Your instructions: Output every line of the material exactly, omitting images.

........

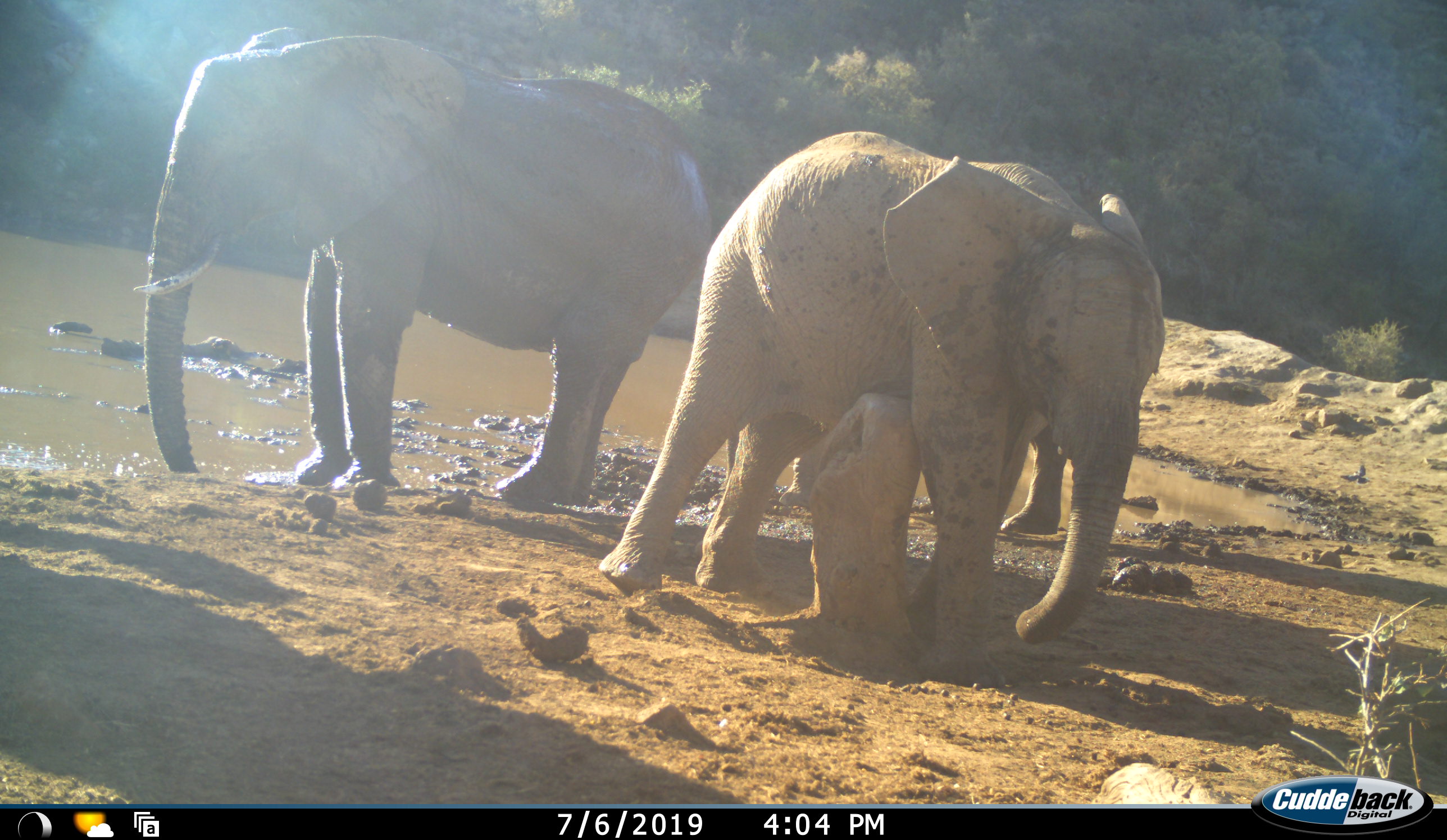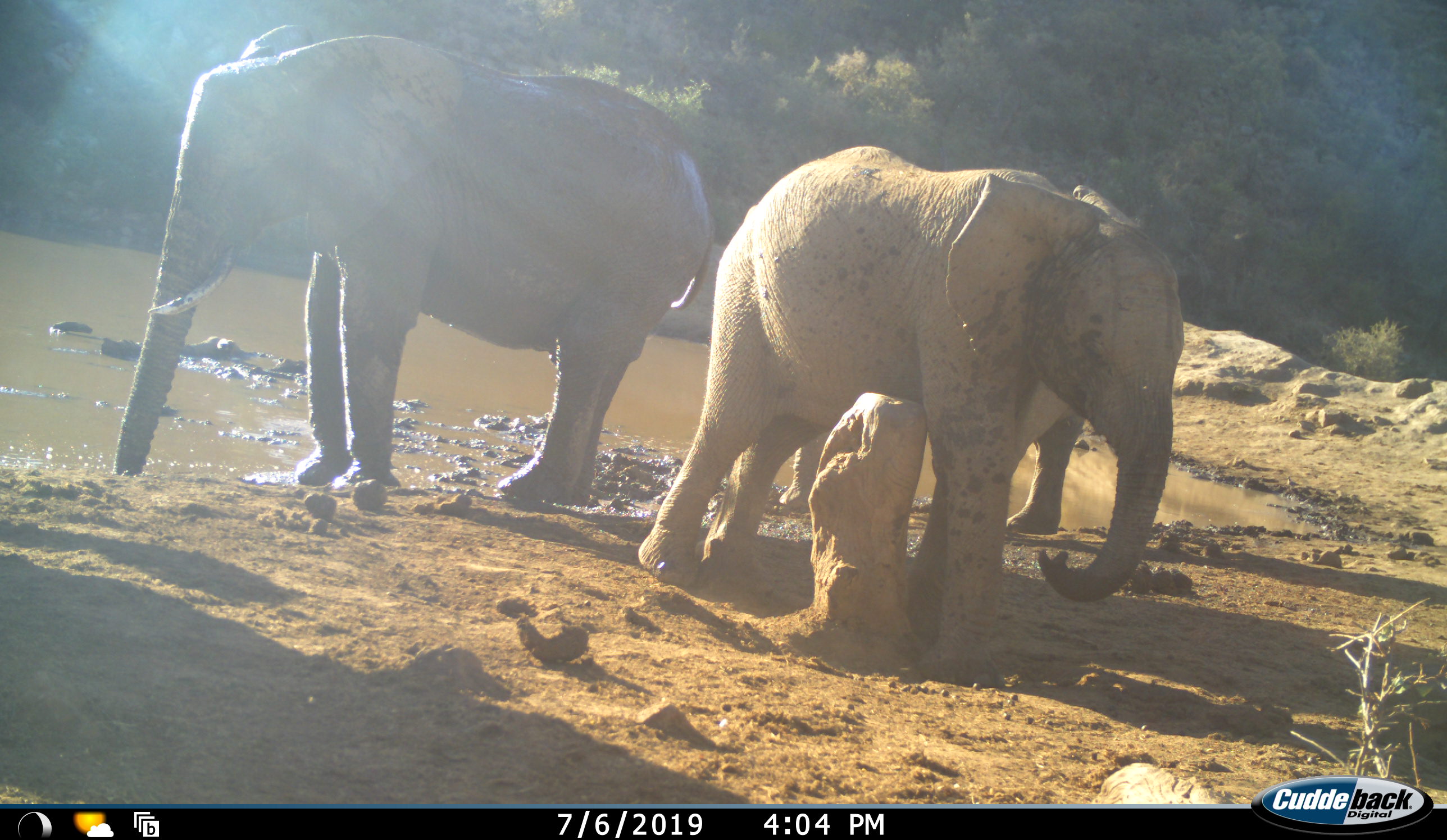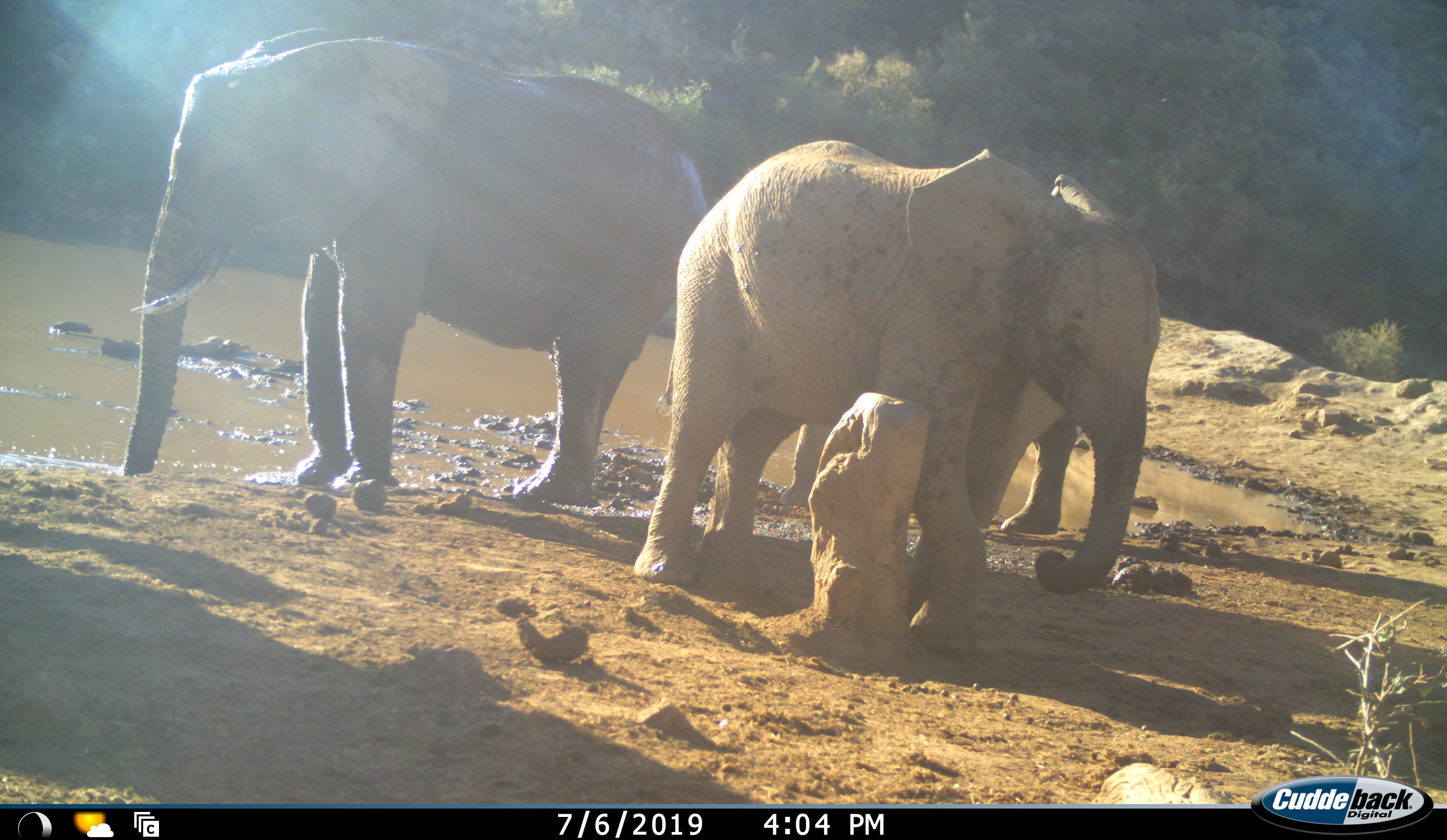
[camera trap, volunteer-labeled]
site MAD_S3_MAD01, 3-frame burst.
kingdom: Animalia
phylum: Chordata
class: Mammalia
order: Proboscidea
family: Elephantidae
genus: Loxodonta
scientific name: Loxodonta africana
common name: african bush elephant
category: elephant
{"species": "elephant (african bush elephant) (Loxodonta africana)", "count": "3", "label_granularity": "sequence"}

........

Result for this task:
[camera trap, volunteer-labeled]
site MAD_S3_MAD01, 3-frame burst.
kingdom: Animalia
phylum: Chordata
class: Mammalia
order: Proboscidea
family: Elephantidae
genus: Loxodonta
scientific name: Loxodonta africana
common name: african bush elephant
category: elephant
{"species": "elephant (african bush elephant) (Loxodonta africana)", "count": "3", "label_granularity": "sequence"}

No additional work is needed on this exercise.